### EXCERPT TO READ

1. Setsu Hechtman is a resident of the State of California, County of Los Angeles and is the Debtor in this pending chapter 7 case. At all times relevant hereto Defendant was married to Rick Hechtman, although they lived separately during some of the time between the years 2000 and 2005.

2. Setsu Hechtman along with Rick Hechtman retained Plaintiff James Andrew Hinds, Jr. and the Law Offices of James Andrew Hinds, Jr. and Plaintiff Knapp, Petersen Clarke to represent Rick Hechtman in various matters related to Rick Hechtman's then pending chapter 7 case filed before this Court.

3. In or about January of 1998, Rick Hechtman was introduced to Plaintiff James Andrew Hinds, Jr. by Dale Motley, Rick Hechtman's attorney in criminal matters related to his pending chapter 7 case. Rick Hechtman requested that Plaintiff James Andrew Hinds, Jr. represent him in various adversary proceedings filed against him in his chapter 7 case.

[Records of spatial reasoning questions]
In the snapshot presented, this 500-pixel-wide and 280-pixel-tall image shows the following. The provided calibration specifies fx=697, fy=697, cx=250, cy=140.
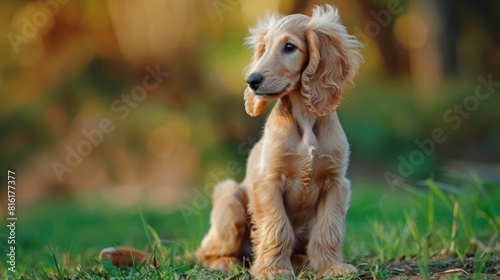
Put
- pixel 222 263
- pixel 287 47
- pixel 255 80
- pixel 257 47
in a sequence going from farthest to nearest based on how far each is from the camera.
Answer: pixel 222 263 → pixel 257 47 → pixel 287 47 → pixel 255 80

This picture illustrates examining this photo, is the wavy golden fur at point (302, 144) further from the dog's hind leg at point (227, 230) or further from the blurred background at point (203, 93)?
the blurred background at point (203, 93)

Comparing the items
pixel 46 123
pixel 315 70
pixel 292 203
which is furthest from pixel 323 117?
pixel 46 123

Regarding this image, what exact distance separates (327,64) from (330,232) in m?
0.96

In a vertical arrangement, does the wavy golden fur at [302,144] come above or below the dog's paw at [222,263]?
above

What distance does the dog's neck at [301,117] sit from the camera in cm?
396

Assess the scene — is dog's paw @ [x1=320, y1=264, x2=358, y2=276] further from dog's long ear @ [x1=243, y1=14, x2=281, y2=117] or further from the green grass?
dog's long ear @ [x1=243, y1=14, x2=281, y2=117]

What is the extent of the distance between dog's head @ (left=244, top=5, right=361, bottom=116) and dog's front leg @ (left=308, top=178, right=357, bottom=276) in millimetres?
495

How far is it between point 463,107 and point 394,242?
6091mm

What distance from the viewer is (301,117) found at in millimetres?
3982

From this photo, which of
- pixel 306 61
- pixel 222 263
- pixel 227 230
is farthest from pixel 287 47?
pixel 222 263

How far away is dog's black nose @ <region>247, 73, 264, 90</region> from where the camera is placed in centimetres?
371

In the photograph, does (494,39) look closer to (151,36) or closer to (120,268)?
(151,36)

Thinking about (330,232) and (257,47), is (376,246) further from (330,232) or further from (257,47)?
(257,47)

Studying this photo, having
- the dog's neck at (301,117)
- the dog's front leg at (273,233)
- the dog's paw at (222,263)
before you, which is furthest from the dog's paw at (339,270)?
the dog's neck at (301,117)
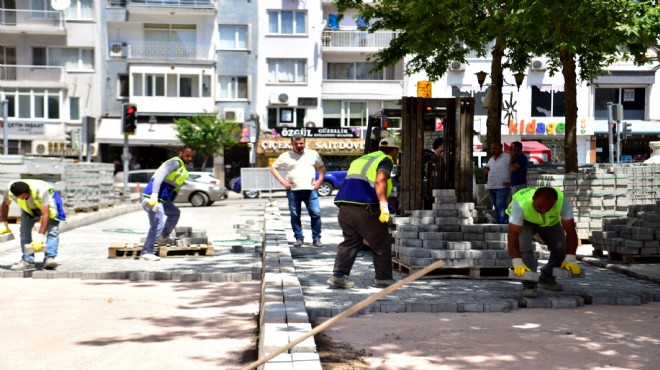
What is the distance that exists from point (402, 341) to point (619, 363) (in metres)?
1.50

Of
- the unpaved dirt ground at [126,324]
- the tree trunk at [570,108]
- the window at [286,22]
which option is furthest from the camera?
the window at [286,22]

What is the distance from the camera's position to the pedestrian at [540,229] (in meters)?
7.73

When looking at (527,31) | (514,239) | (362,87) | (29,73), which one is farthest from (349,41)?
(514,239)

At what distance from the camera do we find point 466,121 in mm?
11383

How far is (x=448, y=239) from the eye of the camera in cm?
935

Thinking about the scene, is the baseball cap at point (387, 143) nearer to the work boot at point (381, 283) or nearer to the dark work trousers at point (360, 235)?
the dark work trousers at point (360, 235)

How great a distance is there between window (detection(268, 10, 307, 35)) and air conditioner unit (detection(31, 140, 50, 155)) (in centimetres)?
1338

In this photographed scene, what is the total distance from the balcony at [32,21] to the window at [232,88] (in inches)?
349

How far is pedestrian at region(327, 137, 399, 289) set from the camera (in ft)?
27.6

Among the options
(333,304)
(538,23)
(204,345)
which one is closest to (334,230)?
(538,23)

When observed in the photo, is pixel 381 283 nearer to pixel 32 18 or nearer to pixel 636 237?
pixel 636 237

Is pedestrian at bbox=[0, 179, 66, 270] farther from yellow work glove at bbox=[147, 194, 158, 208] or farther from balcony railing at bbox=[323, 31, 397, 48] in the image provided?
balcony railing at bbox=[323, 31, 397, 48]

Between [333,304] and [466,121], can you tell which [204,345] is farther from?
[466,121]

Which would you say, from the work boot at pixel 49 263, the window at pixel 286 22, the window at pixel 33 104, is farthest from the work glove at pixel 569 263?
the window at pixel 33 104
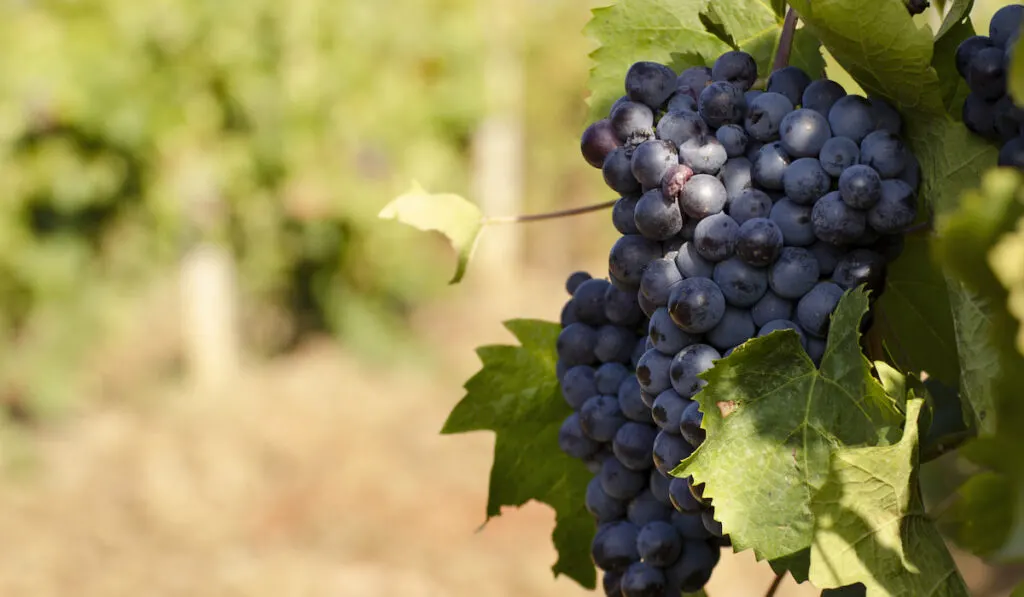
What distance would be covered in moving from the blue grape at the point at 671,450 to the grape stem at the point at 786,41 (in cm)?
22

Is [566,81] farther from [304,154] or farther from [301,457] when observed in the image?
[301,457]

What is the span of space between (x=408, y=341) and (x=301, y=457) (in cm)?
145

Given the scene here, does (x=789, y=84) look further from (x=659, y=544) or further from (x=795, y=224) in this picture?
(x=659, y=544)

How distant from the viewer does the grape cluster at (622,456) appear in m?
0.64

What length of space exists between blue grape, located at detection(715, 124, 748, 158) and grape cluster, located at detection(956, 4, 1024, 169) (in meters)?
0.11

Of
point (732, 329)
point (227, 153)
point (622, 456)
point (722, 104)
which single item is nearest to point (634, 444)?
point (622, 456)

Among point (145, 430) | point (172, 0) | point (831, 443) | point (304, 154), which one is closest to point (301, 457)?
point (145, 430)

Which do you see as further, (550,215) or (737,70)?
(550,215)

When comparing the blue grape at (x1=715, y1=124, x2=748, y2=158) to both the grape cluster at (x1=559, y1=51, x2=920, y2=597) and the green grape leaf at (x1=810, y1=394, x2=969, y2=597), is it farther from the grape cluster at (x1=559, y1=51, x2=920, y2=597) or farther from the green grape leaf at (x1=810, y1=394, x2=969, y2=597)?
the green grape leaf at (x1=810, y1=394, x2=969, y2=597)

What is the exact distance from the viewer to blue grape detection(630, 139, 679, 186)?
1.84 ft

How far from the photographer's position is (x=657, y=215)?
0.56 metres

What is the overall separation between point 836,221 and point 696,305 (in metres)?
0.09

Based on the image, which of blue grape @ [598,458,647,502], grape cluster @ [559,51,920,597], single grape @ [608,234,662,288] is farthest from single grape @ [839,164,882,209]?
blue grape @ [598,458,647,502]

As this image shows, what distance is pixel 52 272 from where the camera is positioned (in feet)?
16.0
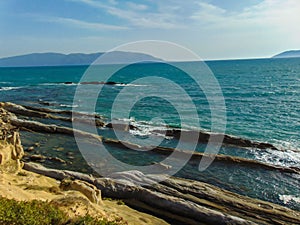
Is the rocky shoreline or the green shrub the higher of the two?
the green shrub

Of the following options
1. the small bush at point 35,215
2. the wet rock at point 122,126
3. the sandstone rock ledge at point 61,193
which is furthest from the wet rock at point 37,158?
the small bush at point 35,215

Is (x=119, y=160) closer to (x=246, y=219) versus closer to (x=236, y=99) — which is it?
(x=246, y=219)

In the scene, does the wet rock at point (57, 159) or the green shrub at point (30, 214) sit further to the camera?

--

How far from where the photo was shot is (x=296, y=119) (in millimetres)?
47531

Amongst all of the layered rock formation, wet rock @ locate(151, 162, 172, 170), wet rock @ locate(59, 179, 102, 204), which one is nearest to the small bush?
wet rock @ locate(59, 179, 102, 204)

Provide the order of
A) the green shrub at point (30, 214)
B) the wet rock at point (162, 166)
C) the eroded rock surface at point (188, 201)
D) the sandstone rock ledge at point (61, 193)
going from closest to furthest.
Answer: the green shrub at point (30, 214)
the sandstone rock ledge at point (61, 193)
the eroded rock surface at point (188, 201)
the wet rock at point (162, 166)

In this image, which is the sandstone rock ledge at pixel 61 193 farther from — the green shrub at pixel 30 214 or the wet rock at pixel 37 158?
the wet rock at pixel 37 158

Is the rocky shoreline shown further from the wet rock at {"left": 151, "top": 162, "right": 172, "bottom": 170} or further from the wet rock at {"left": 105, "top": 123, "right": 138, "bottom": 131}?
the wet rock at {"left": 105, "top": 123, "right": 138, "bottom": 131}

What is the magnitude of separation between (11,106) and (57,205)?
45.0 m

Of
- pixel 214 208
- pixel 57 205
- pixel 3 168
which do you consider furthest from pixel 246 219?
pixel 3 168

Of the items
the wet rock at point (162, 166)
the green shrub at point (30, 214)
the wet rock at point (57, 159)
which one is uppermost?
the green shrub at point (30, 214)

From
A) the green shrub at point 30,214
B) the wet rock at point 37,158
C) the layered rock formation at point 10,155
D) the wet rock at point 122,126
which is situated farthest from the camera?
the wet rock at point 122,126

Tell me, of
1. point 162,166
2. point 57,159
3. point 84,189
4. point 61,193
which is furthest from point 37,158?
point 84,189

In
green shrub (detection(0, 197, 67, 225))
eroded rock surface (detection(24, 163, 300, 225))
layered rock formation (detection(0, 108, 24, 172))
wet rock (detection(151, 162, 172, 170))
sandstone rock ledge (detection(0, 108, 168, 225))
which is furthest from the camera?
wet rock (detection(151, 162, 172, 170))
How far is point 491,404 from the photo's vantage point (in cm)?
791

==

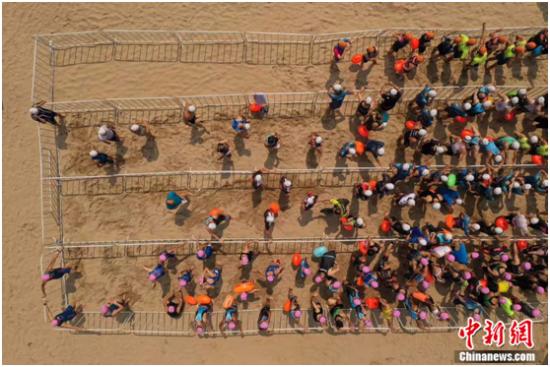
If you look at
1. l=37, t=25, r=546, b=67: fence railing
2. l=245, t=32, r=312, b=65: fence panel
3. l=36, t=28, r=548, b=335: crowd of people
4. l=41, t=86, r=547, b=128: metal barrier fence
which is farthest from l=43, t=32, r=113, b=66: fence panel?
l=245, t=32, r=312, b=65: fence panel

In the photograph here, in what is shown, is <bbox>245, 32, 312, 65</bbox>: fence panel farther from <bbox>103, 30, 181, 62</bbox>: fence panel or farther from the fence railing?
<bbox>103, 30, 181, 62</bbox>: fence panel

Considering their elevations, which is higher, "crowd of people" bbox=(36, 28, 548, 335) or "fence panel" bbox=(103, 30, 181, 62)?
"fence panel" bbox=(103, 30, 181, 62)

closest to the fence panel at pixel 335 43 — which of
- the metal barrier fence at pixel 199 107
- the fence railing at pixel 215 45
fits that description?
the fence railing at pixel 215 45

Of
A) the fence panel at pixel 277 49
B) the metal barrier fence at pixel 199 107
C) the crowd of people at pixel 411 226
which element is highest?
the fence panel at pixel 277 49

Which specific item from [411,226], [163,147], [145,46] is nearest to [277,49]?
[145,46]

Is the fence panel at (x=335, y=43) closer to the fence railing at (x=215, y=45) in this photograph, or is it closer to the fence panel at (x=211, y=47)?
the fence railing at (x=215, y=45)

### TASKS TO PERFORM
1 - Decide whether each statement agrees with the Hechtman case excerpt, giving yes or no and quoting the words from the excerpt that settle it: (a) Setsu Hechtman is the Debtor in the pending chapter 7 case. (b) Setsu and Rick Hechtman lived together for the whole period from 2000 to 2005. (c) Dale Motley was Rick Hechtman's attorney in criminal matters.
2 - Extend the Hechtman case excerpt by writing what follows its last numbered paragraph.

### OUTPUTS BY TASK
1 -
(a) Yes: "is the Debtor in this pending chapter 7 case"
(b) No: "although they lived separately during some of the time between the years 2000 and 2005"
(c) Yes: "Dale Motley, Rick Hechtman's attorney in criminal matters related to his pending chapter 7 case"

2 -
4. In conjunction with the proposed engagement, Plaintiff James Andrew Hinds, Jr. met with Rick and Setsu Hechtman at least twice before the engagement was agreed to. During these meeting Setsu and Rick Hechtman orally and in writing represented to Plaintiff James Andrew Hinds, Jr. that (i) Setsu Hechtman was the heir of a substantial sum of money which was held solely in her name, (ii) that Setsu Hechtman was willing to guarantee the payment of the fees incurred by Plaintiff James Andrew Hinds, Jr. in defending Rick Hechtman in his chapter 7 case and in the adversary proceedings, and (iii) that the sums controlled by Setsu Hechtman were large enough to satisfy any future fees incurred by Plaintiff James Andrew Hinds, Jr.

5. In conjunction with the proposed engagement, Rick and Setsu Hechtman showed Plaintiff James Andrew Hinds, Jr. written documentation verifying the existence of a brokerage account in the name of Setsu Hechtman which was to be the primary source of payment of the fees and costs incurred in the defense of Rick Hechtman. Mr. Hinds thought that the brokerage statement shown to him was held at Charles Schwab, but was not completely sure.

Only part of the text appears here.